### OBIETTIVO DELL'ESERCIZIO
Puoi ricopiare alla lettera il passo del testo sul turismo nel Salento che inizia con "Impiegati e quadri/dirigenti: la" e termina con "doppio di giornate."?

Il turismo nel Salento rende ricco meno dello 0,1% di chi ci lavora. Ecco perché reperire addetti da assumere è diventato facile come pescare uno squalo. Numeri troppo eloquenti per essere ignorati. E il dibattito che torna vivo prima di ogni festività o estate non può che giovarsene. Nel 2020 - rivela un’elaborazione dell’Osservatorio economico Aforisma su base Inps -, 23.546 dei 26.061 addetti dipendenti nelle attività di alloggio e servizi di ristorazione della provincia di Lecce hanno ricevuto una retribuzione media annua di 4.656 euro per 100 giornate di lavoro. Sono i cosiddetti “operai”: addetti alla pulizia, camerieri, cuochi, magazzinieri, autisti, portieri.

Impiegati e quadri/dirigenti: la differenza

L’esiguità della loro retribuzione - per una giornata di 8 ore pari a 5,8 euro l’ora a fronte degli 11/12 euro lordi previsti dal Ccnl Fipe per un 7° livello - si evince in rapporto a quella percepita dai 1.443 “impiegati” che, con 44 giornate di lavoro in più, hanno portato a casa 10.384 euro, ma soprattutto rispetto a quella dei 19 “quadri/dirigenti” che, con 208 giornate lavorate, di euro ne hanno incassati in media 41mila, ovvero quasi 10 volte di più degli “operai” ma con il doppio di giornate.

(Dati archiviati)
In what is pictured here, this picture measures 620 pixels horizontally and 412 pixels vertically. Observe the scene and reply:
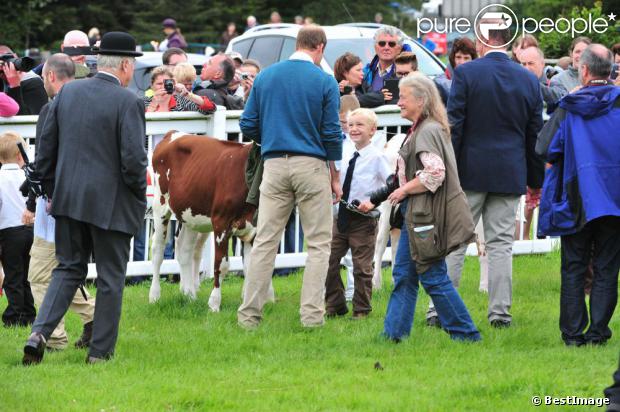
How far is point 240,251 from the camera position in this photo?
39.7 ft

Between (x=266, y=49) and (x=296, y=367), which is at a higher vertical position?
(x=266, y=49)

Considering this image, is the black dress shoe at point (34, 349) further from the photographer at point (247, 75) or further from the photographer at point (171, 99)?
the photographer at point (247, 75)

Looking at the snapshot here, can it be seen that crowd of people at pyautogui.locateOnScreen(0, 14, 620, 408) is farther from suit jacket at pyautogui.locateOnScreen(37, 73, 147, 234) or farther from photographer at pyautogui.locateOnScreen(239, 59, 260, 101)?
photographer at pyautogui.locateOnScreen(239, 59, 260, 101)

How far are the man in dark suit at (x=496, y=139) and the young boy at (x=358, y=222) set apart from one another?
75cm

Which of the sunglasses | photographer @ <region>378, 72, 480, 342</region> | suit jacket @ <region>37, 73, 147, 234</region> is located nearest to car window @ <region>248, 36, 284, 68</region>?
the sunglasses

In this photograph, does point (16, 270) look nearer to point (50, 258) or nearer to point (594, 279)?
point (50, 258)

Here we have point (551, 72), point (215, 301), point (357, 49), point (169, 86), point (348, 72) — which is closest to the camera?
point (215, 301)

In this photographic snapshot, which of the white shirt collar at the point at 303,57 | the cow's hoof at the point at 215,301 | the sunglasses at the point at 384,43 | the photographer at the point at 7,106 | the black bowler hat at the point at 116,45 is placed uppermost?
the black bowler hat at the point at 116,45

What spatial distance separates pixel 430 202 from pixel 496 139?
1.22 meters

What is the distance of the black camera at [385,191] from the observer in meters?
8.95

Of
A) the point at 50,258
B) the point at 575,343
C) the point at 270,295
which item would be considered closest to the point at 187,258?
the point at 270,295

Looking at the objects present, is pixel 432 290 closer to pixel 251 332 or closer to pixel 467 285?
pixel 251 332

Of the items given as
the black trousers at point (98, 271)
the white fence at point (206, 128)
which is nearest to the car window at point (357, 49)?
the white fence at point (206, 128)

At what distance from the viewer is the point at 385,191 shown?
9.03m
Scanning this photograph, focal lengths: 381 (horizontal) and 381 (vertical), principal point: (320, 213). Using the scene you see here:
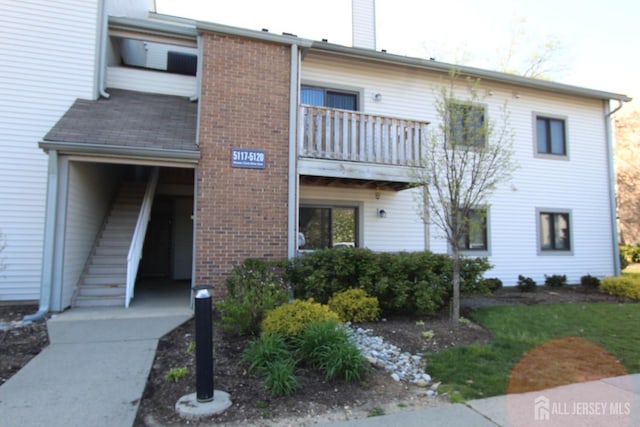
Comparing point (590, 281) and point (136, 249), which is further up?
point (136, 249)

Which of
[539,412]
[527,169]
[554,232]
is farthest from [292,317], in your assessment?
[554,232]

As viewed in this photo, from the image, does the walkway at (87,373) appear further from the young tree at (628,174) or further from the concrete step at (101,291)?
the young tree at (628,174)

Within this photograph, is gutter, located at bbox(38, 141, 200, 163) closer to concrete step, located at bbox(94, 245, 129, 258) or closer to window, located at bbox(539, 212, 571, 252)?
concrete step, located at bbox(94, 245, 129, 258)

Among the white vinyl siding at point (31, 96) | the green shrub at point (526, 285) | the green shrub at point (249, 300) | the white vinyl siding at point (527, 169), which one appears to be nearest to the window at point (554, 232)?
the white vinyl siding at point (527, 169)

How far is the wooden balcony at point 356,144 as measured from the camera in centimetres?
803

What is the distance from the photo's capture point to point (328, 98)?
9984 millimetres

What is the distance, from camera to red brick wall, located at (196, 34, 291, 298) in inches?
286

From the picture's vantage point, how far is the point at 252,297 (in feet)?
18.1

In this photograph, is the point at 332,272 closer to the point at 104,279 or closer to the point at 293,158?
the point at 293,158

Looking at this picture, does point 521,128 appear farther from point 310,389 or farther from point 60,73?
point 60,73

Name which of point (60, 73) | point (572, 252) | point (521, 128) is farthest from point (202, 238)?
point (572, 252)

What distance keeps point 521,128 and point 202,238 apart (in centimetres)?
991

### RISPOSTA
Impiegati e quadri/dirigenti: la differenza

L’esiguità della loro retribuzione - per una giornata di 8 ore pari a 5,8 euro l’ora a fronte degli 11/12 euro lordi previsti dal Ccnl Fipe per un 7° livello - si evince in rapporto a quella percepita dai 1.443 “impiegati” che, con 44 giornate di lavoro in più, hanno portato a casa 10.384 euro, ma soprattutto rispetto a quella dei 19 “quadri/dirigenti” che, con 208 giornate lavorate, di euro ne hanno incassati in media 41mila, ovvero quasi 10 volte di più degli “operai” ma con il doppio di giornate.